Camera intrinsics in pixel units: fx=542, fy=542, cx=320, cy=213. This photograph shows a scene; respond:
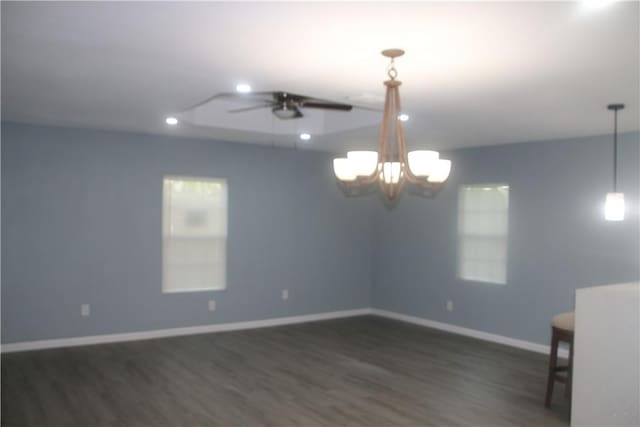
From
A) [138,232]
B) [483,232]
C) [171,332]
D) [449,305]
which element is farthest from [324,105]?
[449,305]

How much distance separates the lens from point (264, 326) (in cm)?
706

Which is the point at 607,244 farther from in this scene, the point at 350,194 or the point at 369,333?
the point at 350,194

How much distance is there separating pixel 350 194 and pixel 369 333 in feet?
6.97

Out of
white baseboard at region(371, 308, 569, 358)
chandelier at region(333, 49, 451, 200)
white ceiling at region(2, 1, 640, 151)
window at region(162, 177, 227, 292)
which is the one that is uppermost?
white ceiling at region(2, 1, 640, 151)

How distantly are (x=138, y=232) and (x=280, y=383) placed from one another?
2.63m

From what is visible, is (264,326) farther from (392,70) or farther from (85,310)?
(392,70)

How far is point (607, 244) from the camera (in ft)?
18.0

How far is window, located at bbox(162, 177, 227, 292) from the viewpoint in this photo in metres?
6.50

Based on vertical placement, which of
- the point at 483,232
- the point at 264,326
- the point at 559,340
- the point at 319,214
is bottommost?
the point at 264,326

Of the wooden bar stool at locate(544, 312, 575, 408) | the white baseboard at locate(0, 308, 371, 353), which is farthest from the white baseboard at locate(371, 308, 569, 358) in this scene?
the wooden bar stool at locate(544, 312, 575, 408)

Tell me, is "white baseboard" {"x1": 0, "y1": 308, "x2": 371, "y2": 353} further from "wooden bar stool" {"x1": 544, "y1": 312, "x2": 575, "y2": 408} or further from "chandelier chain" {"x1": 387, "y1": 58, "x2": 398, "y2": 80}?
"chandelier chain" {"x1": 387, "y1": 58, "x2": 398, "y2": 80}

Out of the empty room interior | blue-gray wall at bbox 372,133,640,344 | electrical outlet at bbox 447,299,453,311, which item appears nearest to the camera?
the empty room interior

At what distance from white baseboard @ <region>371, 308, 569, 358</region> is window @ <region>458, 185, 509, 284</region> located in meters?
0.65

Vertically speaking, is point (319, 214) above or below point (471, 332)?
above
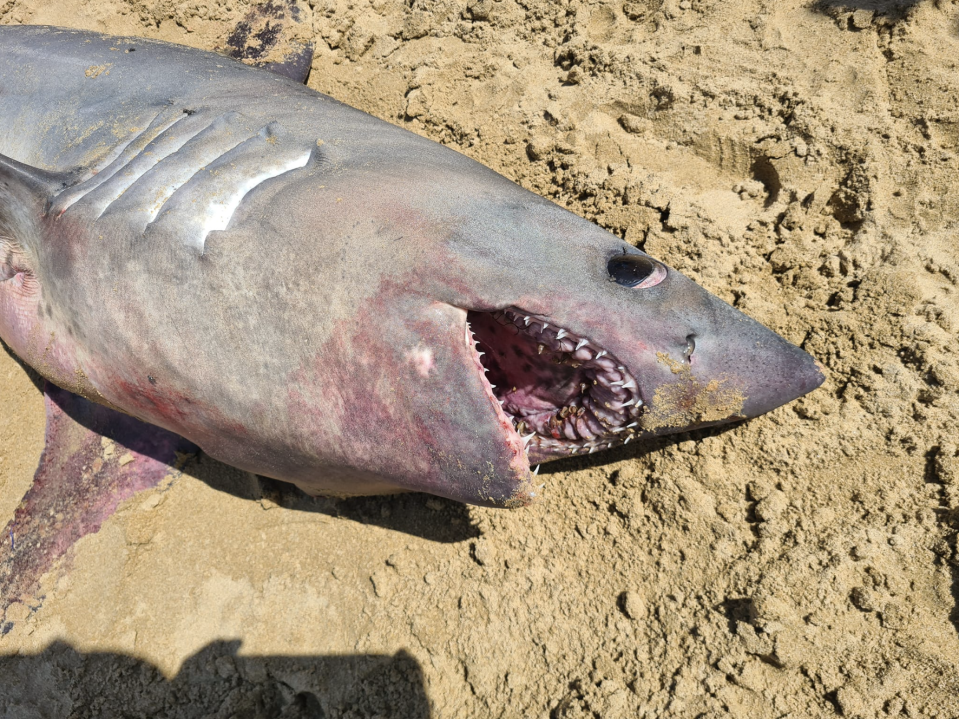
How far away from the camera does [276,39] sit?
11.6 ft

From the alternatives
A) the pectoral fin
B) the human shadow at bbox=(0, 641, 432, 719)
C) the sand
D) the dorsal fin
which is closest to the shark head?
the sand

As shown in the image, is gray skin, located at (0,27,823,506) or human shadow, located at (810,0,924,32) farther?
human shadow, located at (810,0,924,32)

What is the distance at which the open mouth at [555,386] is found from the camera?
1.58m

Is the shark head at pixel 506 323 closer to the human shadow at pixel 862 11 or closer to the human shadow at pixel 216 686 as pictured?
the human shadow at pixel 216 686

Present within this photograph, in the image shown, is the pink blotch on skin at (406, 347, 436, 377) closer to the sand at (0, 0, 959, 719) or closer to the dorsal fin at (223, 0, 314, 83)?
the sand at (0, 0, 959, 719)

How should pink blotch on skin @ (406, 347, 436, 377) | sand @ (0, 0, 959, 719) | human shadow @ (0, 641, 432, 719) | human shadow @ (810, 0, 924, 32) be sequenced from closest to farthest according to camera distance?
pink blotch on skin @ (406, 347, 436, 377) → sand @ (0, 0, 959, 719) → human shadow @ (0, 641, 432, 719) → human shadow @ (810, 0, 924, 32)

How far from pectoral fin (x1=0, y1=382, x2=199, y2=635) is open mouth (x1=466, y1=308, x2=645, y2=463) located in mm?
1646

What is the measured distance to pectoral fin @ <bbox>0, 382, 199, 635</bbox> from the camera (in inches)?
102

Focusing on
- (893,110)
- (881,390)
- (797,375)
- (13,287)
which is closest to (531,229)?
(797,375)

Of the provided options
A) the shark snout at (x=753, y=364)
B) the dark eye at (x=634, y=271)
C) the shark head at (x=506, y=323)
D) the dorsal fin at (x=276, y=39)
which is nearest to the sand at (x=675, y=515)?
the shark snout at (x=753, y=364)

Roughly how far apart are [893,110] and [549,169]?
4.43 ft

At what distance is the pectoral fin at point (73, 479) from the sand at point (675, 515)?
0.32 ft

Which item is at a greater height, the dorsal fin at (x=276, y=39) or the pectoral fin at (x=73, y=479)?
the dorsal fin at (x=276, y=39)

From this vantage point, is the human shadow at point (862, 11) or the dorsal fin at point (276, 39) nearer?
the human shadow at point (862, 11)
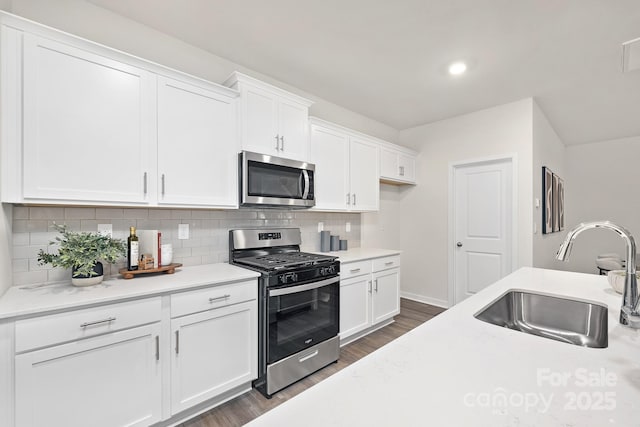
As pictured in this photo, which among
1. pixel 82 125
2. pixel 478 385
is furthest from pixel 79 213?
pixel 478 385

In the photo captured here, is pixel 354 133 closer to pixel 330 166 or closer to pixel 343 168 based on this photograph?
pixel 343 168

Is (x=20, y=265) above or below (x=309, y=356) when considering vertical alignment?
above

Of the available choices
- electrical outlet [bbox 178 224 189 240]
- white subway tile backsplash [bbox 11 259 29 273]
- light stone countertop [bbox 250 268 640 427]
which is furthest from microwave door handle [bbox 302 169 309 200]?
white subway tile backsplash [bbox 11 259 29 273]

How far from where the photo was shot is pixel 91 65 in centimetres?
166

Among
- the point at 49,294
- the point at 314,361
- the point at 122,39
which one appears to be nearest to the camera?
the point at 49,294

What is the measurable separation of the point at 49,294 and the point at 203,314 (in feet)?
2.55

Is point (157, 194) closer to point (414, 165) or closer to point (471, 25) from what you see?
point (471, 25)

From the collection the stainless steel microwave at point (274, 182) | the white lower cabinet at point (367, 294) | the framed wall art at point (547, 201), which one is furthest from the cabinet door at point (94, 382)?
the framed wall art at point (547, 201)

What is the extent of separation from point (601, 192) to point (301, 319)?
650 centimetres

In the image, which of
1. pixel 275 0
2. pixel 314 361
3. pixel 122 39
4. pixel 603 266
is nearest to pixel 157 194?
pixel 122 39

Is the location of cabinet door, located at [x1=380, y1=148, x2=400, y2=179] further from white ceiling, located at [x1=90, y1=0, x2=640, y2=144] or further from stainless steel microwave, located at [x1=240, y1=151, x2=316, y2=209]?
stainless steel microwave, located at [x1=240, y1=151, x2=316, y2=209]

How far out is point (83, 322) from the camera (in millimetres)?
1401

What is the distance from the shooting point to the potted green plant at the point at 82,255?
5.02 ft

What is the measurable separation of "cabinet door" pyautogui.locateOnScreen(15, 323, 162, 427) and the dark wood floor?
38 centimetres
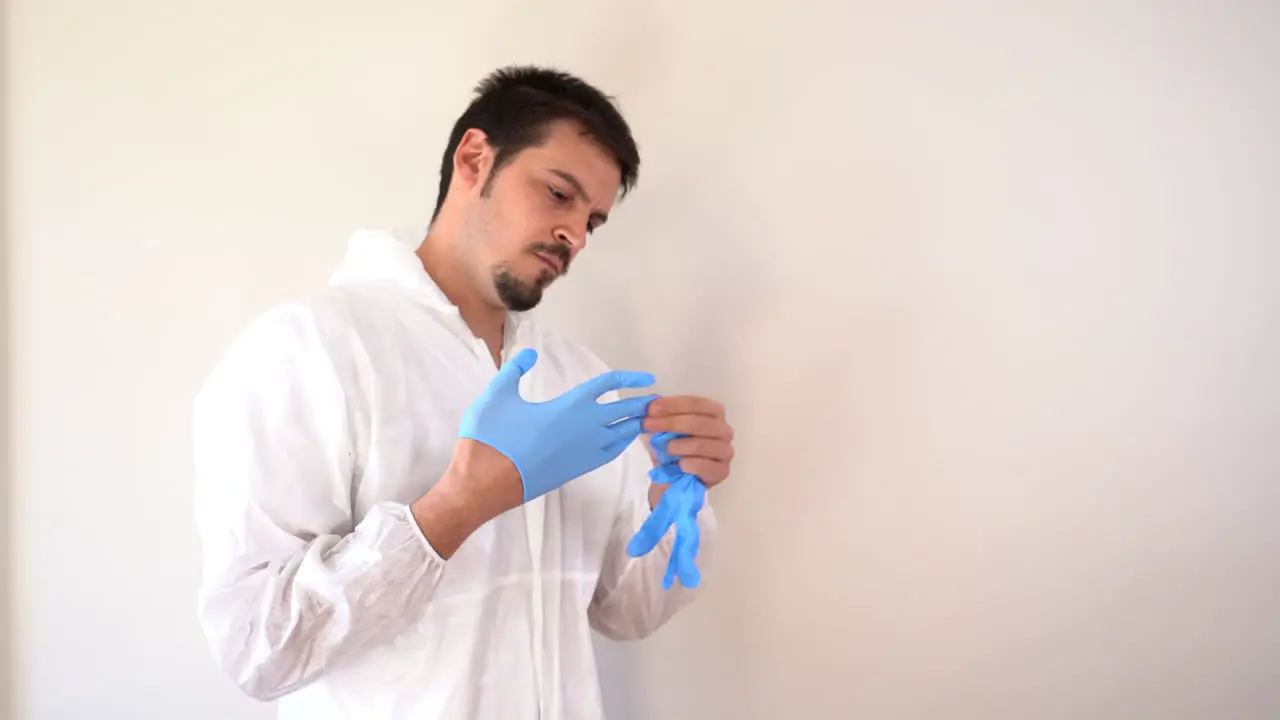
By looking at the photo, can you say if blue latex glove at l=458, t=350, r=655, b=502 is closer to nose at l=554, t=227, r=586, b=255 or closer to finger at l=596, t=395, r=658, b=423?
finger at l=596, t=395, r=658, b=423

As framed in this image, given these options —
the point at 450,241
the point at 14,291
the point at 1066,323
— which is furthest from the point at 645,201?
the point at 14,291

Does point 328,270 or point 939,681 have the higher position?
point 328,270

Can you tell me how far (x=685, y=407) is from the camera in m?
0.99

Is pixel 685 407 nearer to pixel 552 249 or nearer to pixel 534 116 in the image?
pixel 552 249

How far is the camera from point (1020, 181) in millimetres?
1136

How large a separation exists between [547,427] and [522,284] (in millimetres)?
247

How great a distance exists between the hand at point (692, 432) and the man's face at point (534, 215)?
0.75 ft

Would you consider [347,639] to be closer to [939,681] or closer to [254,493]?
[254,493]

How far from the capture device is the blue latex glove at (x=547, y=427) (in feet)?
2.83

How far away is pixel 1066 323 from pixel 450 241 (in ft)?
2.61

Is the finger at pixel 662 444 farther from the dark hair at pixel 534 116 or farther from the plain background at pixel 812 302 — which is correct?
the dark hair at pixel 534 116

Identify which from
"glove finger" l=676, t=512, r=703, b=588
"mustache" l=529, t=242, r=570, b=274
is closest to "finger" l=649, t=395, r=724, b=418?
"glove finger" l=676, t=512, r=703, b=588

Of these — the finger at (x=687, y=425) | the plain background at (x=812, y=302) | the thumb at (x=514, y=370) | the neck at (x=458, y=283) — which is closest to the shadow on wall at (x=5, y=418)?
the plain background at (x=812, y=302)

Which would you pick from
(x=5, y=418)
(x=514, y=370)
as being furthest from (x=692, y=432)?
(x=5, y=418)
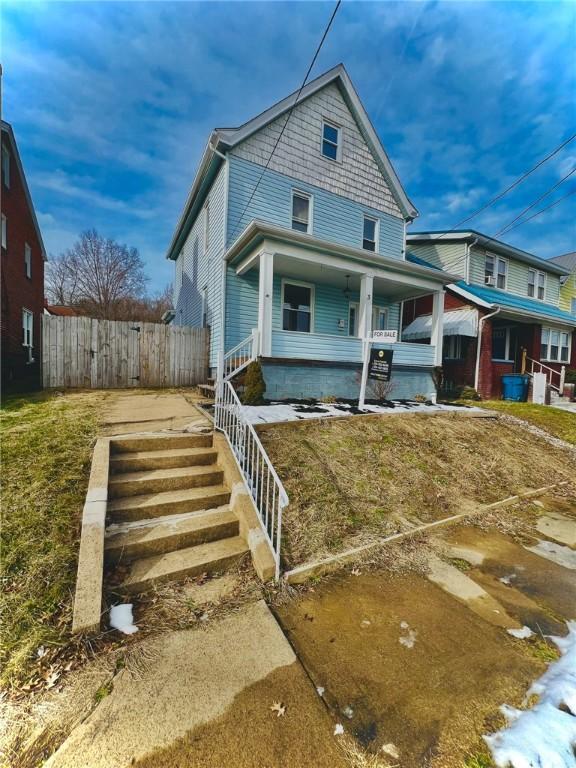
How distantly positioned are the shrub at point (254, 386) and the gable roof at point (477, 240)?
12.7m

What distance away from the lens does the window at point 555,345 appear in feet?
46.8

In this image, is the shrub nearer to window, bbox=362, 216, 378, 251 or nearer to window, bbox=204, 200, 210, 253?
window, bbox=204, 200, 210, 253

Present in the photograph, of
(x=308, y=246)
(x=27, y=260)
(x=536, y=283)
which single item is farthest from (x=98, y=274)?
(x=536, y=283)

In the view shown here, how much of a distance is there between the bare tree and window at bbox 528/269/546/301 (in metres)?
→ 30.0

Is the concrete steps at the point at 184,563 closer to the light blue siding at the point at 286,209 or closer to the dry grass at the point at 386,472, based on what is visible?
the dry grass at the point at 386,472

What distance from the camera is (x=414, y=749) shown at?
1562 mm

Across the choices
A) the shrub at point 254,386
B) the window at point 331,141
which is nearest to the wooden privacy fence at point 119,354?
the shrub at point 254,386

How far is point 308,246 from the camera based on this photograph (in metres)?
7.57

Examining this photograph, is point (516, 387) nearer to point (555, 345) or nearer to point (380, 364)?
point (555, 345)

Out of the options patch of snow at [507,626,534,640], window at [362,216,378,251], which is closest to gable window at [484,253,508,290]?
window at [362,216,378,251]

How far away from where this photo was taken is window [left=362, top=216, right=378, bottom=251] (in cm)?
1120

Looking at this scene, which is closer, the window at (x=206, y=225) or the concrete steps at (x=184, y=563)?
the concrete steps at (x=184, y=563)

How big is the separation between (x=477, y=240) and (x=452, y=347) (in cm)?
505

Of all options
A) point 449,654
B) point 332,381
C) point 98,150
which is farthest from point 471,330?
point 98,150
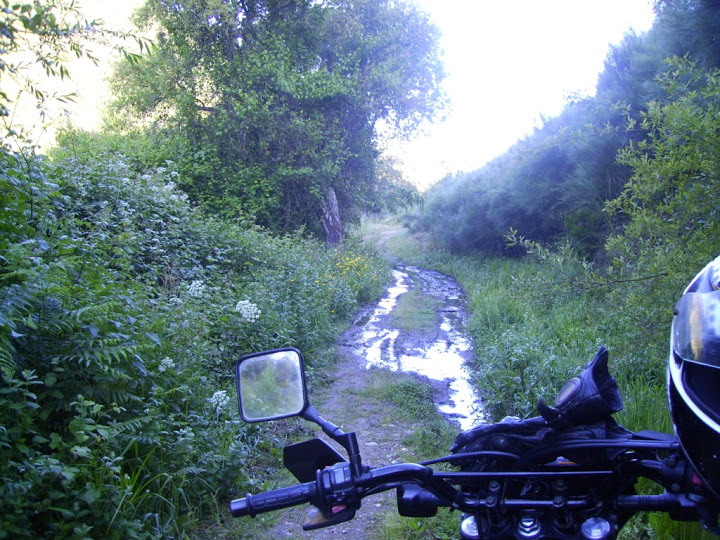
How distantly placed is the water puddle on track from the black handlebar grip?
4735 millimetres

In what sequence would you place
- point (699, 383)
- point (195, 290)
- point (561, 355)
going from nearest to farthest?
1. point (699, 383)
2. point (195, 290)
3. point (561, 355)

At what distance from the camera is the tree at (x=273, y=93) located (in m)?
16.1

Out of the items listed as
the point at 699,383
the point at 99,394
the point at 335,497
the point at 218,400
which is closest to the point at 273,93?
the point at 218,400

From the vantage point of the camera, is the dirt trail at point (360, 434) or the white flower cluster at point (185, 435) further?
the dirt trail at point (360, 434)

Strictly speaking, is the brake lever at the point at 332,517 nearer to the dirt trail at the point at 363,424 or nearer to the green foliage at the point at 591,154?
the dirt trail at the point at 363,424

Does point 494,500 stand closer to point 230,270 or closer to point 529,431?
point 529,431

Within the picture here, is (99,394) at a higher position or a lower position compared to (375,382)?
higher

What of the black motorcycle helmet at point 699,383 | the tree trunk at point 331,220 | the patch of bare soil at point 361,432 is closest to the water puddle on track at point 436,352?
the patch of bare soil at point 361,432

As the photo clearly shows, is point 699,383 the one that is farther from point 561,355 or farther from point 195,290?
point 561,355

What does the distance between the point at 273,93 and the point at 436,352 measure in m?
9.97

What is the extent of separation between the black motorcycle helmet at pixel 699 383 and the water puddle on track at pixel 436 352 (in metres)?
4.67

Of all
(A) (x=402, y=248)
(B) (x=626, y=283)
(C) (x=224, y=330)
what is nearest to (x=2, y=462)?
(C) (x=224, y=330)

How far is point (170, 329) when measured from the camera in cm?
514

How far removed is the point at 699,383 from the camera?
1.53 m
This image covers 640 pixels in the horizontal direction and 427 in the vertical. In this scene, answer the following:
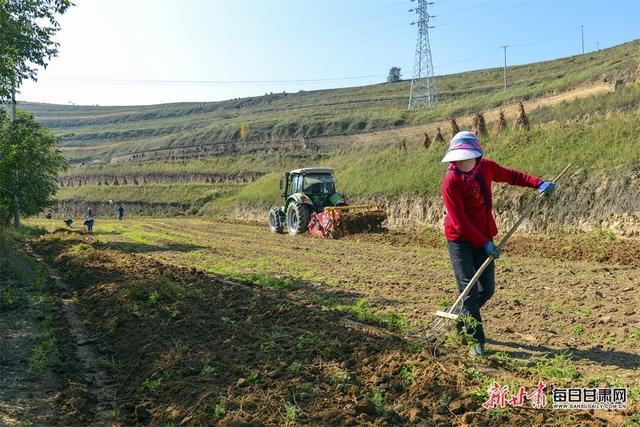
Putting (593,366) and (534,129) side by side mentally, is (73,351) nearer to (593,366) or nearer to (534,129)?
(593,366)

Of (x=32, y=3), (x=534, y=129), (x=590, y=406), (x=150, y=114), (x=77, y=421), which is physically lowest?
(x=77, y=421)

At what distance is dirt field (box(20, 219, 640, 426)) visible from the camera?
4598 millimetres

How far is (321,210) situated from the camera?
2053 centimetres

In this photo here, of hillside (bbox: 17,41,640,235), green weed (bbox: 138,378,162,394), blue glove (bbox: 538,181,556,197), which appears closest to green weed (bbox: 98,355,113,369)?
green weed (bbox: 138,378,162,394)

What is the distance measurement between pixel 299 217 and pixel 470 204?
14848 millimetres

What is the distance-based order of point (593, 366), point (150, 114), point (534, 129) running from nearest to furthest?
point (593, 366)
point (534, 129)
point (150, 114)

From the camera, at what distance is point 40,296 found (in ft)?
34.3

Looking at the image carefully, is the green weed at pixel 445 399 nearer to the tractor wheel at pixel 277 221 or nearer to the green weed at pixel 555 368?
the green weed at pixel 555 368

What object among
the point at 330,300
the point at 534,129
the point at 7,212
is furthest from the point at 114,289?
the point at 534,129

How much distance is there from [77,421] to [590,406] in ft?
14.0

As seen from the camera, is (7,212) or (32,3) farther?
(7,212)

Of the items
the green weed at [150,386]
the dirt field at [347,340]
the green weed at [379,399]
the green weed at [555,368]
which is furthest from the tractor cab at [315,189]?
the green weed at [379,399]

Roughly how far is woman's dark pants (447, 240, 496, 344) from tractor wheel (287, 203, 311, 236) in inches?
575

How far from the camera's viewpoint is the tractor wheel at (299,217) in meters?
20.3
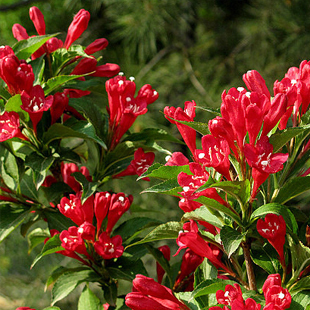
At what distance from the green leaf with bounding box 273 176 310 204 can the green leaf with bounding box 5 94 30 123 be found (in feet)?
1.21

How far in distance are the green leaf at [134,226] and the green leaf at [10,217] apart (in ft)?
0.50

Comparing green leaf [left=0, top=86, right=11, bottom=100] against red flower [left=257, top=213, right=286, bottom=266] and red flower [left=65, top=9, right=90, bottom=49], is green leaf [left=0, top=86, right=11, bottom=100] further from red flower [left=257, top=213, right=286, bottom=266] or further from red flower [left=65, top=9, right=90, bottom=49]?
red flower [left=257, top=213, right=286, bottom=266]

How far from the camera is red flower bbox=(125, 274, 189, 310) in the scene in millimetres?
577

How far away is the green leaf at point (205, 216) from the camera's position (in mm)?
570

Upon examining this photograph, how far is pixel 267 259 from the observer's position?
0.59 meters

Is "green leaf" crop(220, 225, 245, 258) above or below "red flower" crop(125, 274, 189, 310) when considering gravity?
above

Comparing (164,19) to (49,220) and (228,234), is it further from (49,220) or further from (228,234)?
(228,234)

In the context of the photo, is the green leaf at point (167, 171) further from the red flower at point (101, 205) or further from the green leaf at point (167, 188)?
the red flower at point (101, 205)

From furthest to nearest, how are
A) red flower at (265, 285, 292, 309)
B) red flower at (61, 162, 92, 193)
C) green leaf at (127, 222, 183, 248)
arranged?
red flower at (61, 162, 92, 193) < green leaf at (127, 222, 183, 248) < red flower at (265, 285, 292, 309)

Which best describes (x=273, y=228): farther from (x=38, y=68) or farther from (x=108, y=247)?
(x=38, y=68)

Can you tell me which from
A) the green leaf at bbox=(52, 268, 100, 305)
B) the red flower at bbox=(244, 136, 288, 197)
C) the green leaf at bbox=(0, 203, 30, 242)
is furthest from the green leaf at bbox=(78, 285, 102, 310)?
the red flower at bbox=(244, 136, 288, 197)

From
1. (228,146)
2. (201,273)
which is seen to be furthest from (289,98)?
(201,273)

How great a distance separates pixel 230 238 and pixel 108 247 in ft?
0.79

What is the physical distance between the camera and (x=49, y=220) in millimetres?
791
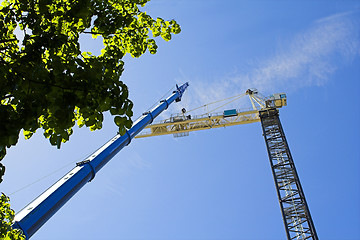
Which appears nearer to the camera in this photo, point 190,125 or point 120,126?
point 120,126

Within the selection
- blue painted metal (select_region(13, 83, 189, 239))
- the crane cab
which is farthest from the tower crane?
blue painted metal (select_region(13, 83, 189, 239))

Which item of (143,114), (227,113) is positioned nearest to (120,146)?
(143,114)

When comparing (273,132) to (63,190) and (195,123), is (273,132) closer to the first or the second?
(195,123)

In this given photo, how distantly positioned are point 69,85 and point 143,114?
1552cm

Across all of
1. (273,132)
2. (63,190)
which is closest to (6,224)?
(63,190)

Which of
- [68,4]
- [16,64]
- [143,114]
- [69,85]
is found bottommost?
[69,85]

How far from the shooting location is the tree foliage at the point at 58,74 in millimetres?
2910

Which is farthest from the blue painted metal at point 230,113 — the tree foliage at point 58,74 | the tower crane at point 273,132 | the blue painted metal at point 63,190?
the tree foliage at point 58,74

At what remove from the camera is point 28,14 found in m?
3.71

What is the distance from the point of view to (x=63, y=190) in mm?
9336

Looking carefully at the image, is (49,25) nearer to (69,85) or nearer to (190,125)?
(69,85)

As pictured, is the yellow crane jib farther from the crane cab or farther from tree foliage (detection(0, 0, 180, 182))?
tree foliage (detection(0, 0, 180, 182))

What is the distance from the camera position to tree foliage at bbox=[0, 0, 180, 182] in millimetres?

# Written problem:
Find every line in the entries above that contains the word "helmet", matching case exactly, and copy each of those lines in full.

# The answer:
What of the black motorcycle helmet at point 699,383 | the tree trunk at point 331,220 | the patch of bare soil at point 361,432 is closest to the water puddle on track at point 436,352?
What is the extent of separation between the black motorcycle helmet at pixel 699 383 and the water puddle on track at pixel 436 352 (in metres)?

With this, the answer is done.